## [Exercise goal]
Extract the lines of material starting at the one containing "How much of" and ending at the one containing "Thinking about the", both included, and repeat them verbatim.
** START **
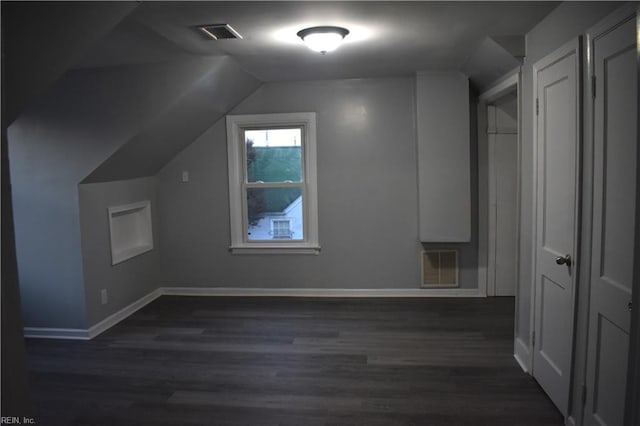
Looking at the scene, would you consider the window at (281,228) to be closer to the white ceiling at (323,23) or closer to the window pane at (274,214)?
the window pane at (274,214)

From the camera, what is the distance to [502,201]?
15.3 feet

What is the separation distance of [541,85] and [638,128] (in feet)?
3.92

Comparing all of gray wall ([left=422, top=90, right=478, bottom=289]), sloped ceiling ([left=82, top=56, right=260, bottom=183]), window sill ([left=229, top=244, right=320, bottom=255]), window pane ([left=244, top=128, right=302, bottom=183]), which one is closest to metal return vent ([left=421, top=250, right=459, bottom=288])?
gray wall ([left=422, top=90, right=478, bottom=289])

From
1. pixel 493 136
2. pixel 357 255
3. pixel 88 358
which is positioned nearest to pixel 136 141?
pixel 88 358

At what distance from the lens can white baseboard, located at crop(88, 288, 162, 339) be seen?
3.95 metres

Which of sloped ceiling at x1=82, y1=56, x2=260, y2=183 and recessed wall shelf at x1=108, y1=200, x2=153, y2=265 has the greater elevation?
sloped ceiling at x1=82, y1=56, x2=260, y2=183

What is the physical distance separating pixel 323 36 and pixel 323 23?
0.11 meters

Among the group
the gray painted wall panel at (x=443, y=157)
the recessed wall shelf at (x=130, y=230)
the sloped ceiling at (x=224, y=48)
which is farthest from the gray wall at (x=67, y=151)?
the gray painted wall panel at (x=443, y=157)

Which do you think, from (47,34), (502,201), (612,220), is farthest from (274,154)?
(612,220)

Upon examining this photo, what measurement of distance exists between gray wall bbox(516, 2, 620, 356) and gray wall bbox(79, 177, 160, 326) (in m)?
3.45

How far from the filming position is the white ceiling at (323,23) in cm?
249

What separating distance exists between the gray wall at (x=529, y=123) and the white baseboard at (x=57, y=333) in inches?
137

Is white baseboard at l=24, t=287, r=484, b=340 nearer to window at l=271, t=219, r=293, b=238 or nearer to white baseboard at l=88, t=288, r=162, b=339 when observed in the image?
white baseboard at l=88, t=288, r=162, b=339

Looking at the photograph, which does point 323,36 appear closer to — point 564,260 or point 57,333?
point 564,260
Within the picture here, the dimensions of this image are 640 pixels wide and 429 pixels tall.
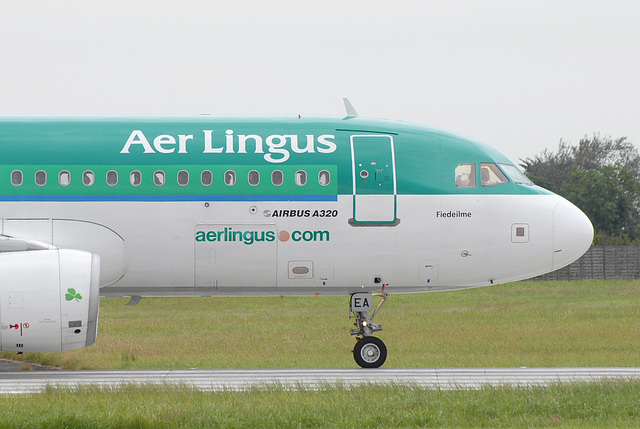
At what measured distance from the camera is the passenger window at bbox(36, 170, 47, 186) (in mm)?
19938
** END **
** START **
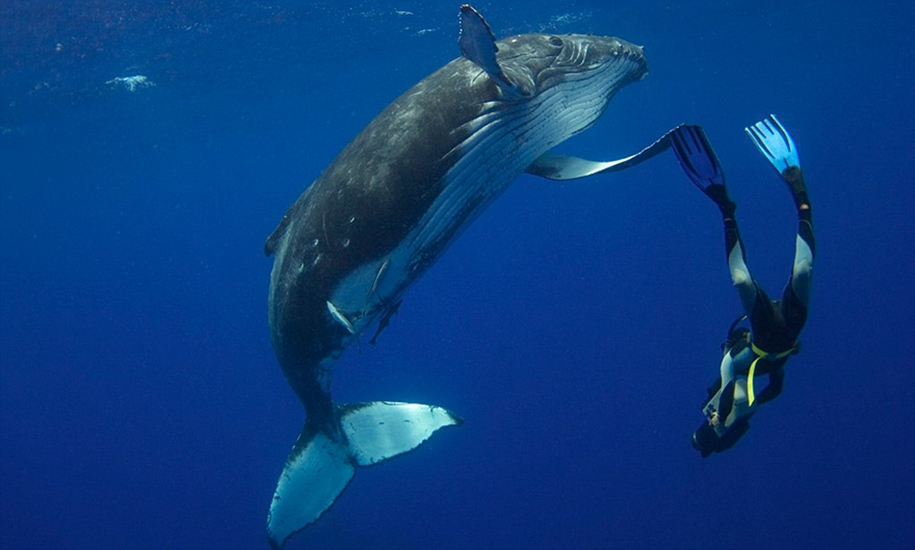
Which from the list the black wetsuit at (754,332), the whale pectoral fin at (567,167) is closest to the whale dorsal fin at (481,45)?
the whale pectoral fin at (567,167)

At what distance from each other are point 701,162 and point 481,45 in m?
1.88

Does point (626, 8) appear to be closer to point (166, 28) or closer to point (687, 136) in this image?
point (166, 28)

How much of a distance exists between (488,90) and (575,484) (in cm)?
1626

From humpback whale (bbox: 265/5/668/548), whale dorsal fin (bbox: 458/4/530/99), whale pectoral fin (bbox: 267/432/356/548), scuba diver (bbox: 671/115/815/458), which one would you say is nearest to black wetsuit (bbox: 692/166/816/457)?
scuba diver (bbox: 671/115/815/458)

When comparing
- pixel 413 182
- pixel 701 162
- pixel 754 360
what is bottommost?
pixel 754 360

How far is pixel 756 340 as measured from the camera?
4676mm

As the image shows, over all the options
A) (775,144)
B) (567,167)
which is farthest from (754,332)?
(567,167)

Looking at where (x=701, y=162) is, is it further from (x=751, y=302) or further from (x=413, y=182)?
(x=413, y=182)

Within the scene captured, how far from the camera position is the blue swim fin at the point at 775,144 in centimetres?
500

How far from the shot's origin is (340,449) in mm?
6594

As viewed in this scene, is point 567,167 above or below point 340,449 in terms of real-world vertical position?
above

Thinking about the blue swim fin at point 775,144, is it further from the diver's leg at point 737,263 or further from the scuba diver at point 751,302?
** END **
## [Output of the exercise]
How much of a distance exists between (488,90) and (575,484) (in cm)?
1626

From humpback whale (bbox: 265/5/668/548), whale dorsal fin (bbox: 458/4/530/99), whale pectoral fin (bbox: 267/432/356/548), scuba diver (bbox: 671/115/815/458), which one would you say is nearest to black wetsuit (bbox: 692/166/816/457)?
scuba diver (bbox: 671/115/815/458)

When comparing
- pixel 413 182
- pixel 701 162
- pixel 754 360
what is bottommost?
pixel 754 360

How far is pixel 756 340 as measured from the camera?
4676mm

As the image shows, over all the options
A) (775,144)
B) (567,167)
which is farthest from (754,332)?
(567,167)

Looking at where (x=701, y=162) is, is it further from (x=751, y=302) or further from (x=413, y=182)?
(x=413, y=182)

Within the scene captured, how far from the camera position is the blue swim fin at the point at 775,144 in centimetres?
500

How far from the shot's origin is (340,449) in mm?
6594

As viewed in this scene, is point 567,167 above or below point 340,449 in terms of real-world vertical position?
above

Thinking about the blue swim fin at point 775,144, is it further from the diver's leg at point 737,263 or further from the scuba diver at point 751,302?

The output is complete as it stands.